VisualiseAHorse Mon 27-May-13 19:15:50

So why mention 'doing it on a whim'? (Again) where are these mythical women who have late term abortions on a whim?

I think it's pretty well established that no woman decides she wants to have an abortion 'just because', regardless of when she has it. I don't think that there will be women who abort at 12 weeks due to a 'whim'. Regardless of the reason - continuing previous lifestyle, medical, mental health, health of the mother, finical, social - I don't think any abortion is done on a whim.

eccentrica Mon 27-May-13 19:27:25

Chunderella I know Suicide was decriminalised with that Act, I meant to refer to the section further down the page on Diane Pretty and the question mark over 'right to die'. I realise how complicated that is but I think it's another example of how bodily autonomy is not a simple matter. And some of those laws are about protecting vulnerable people.

If you saw me trying to chop my own hand off in front of you, would you try to stop me or would you think that my bodily autonomy comes first?

That's not pulled out of thin air, there are people who feel very deeply that one of their limbs is "wrong" and want to have it amputated - would you support their freedom to make that decision, or would you want them to be stopped? Do you think that respect for their right to a private life should be prioritised over the natural human wish to prevent harm (including self-harm)?

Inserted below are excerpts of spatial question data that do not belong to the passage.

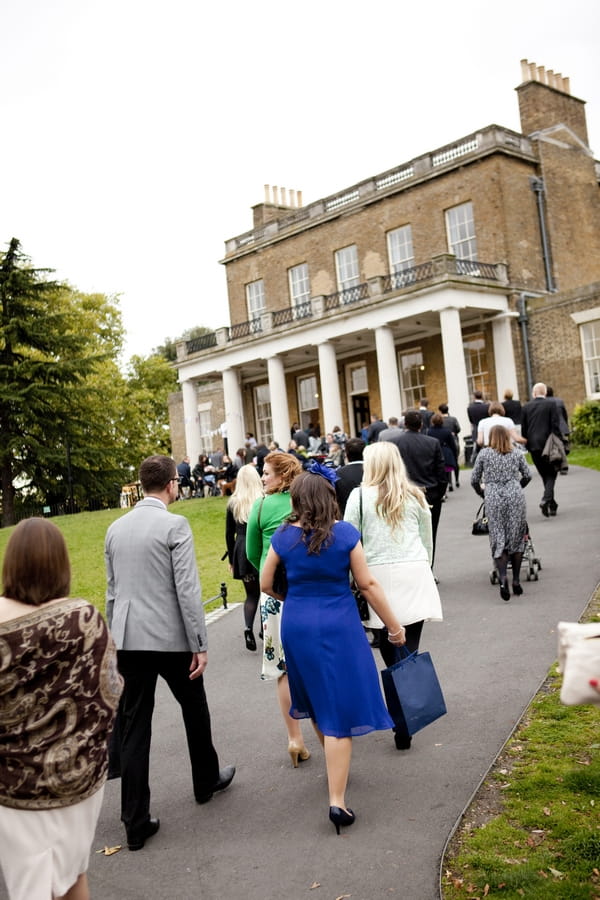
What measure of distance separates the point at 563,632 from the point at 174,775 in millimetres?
3775

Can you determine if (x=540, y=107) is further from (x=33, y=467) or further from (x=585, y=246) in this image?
(x=33, y=467)

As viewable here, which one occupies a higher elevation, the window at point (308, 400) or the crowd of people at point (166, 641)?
the window at point (308, 400)

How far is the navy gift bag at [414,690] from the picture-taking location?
15.5 feet

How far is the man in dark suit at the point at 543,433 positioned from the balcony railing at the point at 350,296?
17281 millimetres

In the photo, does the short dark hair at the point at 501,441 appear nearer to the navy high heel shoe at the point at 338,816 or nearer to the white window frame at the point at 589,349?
the navy high heel shoe at the point at 338,816

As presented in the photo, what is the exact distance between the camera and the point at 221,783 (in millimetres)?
4996

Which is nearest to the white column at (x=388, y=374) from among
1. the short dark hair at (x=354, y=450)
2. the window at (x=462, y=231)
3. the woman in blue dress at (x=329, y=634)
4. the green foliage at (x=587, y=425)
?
the window at (x=462, y=231)

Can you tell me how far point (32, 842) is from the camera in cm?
293

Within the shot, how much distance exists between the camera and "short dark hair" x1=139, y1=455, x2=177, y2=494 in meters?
4.66

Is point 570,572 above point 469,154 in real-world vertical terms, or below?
below

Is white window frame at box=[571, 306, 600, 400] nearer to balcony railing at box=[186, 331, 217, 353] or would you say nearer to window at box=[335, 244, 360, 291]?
window at box=[335, 244, 360, 291]

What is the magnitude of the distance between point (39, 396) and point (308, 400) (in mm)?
11496

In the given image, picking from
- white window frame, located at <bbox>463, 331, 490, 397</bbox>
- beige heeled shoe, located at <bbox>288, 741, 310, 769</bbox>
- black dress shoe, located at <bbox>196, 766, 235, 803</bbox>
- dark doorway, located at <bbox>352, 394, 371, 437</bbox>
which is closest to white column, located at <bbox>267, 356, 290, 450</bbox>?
dark doorway, located at <bbox>352, 394, 371, 437</bbox>

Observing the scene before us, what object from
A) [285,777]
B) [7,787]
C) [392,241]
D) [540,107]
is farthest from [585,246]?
[7,787]
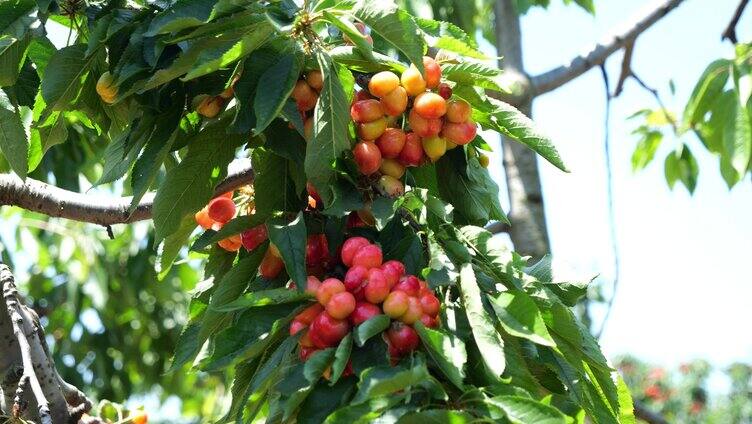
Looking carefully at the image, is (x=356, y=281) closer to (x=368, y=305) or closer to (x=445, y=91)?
(x=368, y=305)

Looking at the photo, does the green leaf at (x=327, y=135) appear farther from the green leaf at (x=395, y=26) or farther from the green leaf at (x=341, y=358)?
the green leaf at (x=341, y=358)

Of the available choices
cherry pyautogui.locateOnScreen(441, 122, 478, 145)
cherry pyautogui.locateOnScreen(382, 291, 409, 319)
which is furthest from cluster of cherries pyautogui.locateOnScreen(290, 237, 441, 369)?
cherry pyautogui.locateOnScreen(441, 122, 478, 145)

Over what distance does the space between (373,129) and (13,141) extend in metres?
0.60

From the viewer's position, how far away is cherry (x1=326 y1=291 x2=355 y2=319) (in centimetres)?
118

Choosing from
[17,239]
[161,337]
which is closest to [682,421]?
[161,337]

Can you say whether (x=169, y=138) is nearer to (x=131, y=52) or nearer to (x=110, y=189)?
(x=131, y=52)

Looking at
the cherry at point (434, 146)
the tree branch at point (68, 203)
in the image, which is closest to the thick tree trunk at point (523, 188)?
the tree branch at point (68, 203)

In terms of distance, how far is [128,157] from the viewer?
1495 millimetres

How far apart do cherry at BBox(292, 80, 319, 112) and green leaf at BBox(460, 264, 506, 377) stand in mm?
353

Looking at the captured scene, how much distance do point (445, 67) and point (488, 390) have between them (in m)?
0.51

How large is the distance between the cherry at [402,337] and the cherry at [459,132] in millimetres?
325

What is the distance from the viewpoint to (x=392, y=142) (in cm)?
137

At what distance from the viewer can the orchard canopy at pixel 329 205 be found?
1.17 metres

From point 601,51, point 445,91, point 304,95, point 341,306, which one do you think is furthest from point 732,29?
point 341,306
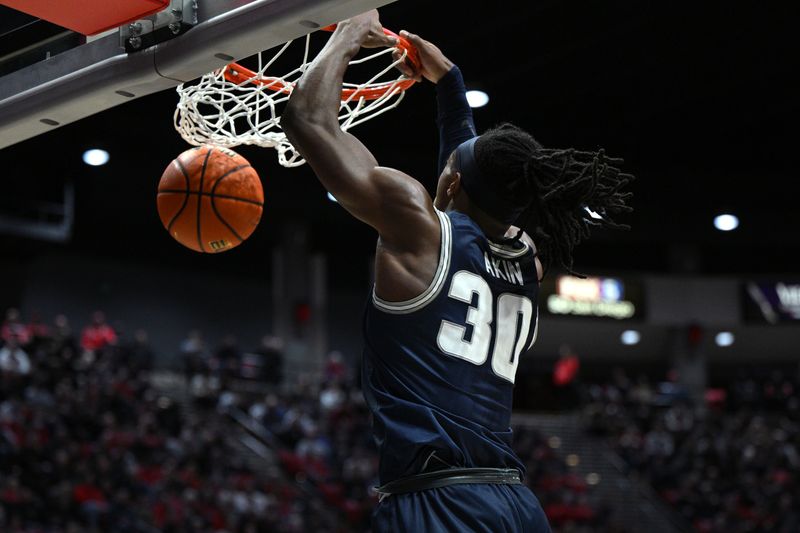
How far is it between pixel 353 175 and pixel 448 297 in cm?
36

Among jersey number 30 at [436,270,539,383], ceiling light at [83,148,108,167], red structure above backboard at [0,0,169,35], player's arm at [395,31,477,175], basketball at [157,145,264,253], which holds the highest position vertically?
ceiling light at [83,148,108,167]

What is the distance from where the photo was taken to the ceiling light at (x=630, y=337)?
2319cm

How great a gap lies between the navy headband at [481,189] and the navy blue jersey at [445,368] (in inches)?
3.0

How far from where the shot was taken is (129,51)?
2.74 m

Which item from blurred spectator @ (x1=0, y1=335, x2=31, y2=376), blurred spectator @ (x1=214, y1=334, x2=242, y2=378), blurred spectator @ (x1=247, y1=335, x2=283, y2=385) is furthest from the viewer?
blurred spectator @ (x1=247, y1=335, x2=283, y2=385)

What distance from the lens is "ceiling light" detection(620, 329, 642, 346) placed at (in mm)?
23188

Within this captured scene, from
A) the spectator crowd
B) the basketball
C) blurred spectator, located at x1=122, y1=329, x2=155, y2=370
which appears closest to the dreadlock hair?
the basketball

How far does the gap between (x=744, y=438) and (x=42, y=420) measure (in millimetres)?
11983

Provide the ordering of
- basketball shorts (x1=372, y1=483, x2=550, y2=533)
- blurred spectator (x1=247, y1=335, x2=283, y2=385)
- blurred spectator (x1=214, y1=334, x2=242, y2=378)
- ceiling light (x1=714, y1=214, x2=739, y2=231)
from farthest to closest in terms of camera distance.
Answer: ceiling light (x1=714, y1=214, x2=739, y2=231) → blurred spectator (x1=247, y1=335, x2=283, y2=385) → blurred spectator (x1=214, y1=334, x2=242, y2=378) → basketball shorts (x1=372, y1=483, x2=550, y2=533)

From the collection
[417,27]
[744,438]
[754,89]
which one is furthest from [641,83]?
[744,438]

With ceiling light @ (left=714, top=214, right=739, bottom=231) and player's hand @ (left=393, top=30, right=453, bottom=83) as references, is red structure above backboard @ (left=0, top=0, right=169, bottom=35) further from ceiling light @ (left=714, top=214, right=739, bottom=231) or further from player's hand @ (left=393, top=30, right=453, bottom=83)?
ceiling light @ (left=714, top=214, right=739, bottom=231)

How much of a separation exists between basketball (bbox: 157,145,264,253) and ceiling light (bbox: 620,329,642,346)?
797 inches

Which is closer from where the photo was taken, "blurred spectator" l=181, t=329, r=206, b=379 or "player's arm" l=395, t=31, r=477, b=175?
"player's arm" l=395, t=31, r=477, b=175

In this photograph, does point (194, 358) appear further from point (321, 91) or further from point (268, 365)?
point (321, 91)
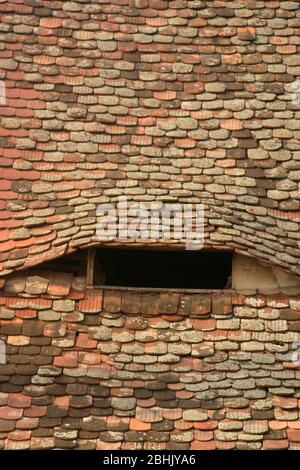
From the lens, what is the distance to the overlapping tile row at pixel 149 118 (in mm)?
6750

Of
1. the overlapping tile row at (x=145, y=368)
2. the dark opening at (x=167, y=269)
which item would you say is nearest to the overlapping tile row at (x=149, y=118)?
the overlapping tile row at (x=145, y=368)

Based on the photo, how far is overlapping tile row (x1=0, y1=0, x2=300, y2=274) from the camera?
675 cm

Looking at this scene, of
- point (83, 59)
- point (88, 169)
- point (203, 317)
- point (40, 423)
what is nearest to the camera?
point (40, 423)

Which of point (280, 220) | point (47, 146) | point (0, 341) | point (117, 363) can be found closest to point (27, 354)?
point (0, 341)

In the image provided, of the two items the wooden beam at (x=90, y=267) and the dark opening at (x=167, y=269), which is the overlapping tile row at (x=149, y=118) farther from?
the dark opening at (x=167, y=269)

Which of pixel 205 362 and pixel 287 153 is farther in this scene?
pixel 287 153

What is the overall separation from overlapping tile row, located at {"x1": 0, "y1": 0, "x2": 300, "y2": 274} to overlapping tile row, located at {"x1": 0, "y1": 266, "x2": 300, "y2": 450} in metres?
0.50

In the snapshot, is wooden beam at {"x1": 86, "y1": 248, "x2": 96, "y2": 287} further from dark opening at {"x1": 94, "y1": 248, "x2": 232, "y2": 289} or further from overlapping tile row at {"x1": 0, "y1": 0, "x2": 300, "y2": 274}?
dark opening at {"x1": 94, "y1": 248, "x2": 232, "y2": 289}

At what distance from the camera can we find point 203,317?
652 cm

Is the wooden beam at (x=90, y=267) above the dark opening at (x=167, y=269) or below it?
below

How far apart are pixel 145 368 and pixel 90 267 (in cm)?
104

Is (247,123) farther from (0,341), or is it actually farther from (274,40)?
(0,341)

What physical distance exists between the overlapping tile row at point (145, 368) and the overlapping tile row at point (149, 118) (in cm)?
50

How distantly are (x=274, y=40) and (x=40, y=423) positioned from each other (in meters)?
4.46
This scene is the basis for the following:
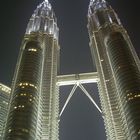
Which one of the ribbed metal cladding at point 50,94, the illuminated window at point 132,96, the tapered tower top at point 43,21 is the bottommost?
the illuminated window at point 132,96

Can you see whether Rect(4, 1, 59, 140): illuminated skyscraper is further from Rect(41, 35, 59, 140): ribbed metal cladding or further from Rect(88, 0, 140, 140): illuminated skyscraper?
Rect(88, 0, 140, 140): illuminated skyscraper

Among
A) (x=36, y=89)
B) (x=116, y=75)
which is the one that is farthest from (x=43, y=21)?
(x=116, y=75)

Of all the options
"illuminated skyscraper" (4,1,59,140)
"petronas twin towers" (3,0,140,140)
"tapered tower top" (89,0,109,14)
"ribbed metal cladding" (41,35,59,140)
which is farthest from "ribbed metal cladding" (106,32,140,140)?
"tapered tower top" (89,0,109,14)

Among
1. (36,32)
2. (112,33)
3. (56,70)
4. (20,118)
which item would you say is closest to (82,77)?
(56,70)

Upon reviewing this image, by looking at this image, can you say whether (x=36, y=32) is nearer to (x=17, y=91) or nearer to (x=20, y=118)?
(x=17, y=91)

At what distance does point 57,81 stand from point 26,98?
25.2 metres

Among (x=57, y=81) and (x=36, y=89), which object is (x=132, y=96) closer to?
(x=36, y=89)

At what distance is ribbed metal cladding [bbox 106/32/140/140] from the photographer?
7356 cm

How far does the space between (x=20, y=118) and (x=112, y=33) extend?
45.9 meters

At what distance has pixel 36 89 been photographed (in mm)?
87188

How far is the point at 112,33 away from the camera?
10644 centimetres

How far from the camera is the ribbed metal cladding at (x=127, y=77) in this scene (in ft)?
241

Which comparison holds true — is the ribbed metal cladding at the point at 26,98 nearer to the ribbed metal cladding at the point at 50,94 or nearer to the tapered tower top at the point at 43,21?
the ribbed metal cladding at the point at 50,94

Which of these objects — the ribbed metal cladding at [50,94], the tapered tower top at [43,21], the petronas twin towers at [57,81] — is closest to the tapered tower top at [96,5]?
the petronas twin towers at [57,81]
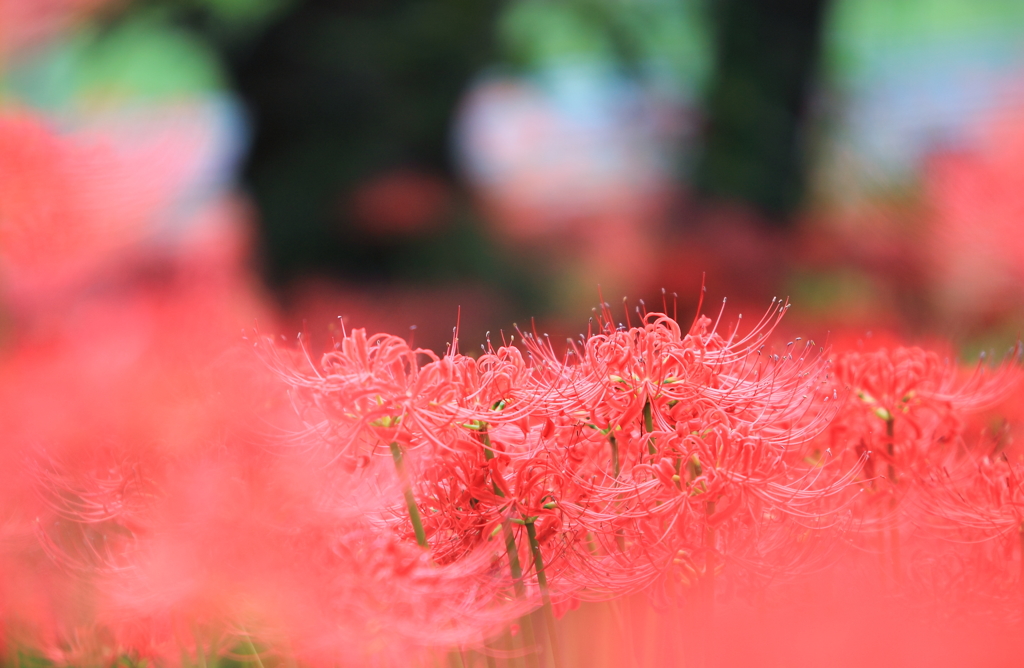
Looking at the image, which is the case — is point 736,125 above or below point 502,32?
below

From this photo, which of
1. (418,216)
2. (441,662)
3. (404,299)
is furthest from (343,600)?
(418,216)

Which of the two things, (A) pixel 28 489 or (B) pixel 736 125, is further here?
(B) pixel 736 125

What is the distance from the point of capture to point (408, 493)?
0.34 meters

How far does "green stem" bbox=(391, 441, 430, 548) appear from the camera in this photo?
33cm

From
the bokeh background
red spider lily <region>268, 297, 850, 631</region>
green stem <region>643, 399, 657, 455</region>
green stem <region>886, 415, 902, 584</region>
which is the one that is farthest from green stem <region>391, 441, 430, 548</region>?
the bokeh background

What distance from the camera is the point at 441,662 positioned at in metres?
0.38

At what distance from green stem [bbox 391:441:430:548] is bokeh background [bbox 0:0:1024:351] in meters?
0.93

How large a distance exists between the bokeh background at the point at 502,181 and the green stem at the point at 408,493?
0.93m

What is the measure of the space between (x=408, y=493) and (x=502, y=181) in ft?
6.26

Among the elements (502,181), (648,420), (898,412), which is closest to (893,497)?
(898,412)

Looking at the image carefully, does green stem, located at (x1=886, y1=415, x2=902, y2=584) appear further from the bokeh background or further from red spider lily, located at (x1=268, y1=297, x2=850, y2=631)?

What, in practice, would you wish to happen in that case?

Visualise for the final time, I am not saying that I think those women exist. What I'm saying is, given that the law already permits abortion at any stage for the reasons given above, why do you think the law needs to be changed to allow abortion for other reasons?

Chunderella Mon 27-May-13 19:50:32

Eccentrica thanks for clarifying re your suicide link. However, that's not an example of a limit to bodily autonomy, either. The unfortunate people concerned have the absolute legal right to kill themselves, their problem is with not being able to have anyone help them do it. It is therefore not a question of bodily autonomy. And this is different to the legal situation with regards to abortion post 24 weeks, as at the moment it is illegal for a woman to terminate her own pregnancy after this stage as well.

If I saw you trying to chop your own hand off, in all honesty I would probably run away. But I would oppose any attempt to criminalise you doing it. It's your hand after all. In practice, I imagine that if you approached a medical professional asking for help amputating part of yourself, they'd want to do some pretty stringent checks on your mental capacity. Rightly so. But if you were found to have capacity to consent to treatment, then yes I would certainly support your right to engage the services of someone who is willing and able to remove it safely. I might not want to pay for it on the NHS, though. That would depend on whether the treating clinicians thought it was more risky for you to keep the hand than have it safely amputated. Again, this is different to pregnancy because it is virtually always more dangerous to be pregnant than not pregnant. Whereas with people who want to amputate part of themselves, my understanding is that it's a balance between the physical detriment caused by the amputation and the mental detriment caused by having to live with a limb that is making you ill. I can envisage a situation where a person is in more danger by being denied amputation (eg suicide risk) than by being given an amputation.